> EXERCISE: Look through the records below and say how many lines include "California". Give only that number.
------------------------------------
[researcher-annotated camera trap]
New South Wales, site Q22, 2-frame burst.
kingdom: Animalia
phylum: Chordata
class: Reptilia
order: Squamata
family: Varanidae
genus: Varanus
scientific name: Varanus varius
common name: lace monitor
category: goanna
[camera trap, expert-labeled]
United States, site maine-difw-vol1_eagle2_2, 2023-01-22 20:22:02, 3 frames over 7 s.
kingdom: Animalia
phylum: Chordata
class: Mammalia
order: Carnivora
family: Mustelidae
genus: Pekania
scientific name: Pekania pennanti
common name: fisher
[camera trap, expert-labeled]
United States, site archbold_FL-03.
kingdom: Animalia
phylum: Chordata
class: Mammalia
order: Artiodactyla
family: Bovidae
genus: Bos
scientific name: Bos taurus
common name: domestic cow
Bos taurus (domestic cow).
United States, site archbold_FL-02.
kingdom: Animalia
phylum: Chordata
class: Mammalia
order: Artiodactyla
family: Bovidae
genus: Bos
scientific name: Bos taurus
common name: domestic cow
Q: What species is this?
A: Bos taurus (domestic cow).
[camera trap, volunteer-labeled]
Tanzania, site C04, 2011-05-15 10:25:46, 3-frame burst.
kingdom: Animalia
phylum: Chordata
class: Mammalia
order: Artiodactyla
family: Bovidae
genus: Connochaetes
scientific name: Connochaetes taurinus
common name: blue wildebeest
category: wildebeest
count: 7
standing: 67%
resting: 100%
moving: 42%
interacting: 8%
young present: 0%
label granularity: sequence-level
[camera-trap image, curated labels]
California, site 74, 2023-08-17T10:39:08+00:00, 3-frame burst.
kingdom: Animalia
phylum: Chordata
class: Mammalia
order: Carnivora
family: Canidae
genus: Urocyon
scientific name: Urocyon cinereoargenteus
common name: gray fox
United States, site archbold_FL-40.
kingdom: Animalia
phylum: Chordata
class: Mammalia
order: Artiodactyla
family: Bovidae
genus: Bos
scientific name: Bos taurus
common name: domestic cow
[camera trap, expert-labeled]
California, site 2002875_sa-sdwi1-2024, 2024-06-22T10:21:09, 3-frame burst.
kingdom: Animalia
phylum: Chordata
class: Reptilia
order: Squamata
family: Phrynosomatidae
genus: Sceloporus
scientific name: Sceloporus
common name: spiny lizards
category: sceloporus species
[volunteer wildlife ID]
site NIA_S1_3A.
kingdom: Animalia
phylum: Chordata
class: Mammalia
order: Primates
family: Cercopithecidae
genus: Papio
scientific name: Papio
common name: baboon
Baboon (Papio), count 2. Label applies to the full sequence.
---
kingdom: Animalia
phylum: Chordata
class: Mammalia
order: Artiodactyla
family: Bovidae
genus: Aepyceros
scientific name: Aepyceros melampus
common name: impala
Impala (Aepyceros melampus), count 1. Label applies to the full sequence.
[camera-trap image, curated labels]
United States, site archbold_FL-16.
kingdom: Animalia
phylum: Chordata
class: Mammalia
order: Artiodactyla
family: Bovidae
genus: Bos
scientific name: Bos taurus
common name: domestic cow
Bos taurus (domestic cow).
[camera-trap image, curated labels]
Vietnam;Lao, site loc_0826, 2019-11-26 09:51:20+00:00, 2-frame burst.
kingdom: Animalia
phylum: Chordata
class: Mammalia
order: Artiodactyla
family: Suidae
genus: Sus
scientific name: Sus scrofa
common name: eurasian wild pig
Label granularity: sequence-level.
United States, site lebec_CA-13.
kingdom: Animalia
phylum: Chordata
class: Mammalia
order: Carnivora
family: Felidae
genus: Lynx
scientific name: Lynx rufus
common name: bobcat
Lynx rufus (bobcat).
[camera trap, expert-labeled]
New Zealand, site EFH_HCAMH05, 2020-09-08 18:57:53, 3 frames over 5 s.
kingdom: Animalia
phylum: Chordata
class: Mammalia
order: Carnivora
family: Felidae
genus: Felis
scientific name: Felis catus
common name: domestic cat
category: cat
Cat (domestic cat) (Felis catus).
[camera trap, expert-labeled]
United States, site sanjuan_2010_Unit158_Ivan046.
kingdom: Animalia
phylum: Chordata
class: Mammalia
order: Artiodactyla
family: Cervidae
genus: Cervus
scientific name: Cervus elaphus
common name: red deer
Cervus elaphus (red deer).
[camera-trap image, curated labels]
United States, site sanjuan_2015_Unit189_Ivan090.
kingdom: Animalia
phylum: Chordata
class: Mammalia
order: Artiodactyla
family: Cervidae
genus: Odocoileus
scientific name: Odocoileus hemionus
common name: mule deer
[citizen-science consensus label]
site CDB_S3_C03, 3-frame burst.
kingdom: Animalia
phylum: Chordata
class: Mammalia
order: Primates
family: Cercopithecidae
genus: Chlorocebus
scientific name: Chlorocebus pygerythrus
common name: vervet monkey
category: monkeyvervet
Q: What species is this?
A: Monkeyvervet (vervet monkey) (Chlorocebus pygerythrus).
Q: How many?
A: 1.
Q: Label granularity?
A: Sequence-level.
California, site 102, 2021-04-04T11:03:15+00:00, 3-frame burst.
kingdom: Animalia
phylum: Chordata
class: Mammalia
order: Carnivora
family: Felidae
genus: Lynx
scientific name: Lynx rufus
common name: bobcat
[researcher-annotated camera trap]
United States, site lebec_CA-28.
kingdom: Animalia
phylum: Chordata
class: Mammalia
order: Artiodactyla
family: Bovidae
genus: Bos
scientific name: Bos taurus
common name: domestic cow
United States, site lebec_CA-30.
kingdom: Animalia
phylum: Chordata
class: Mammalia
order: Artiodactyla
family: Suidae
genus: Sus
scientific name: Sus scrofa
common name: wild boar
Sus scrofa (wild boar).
------------------------------------
> REPLY: 3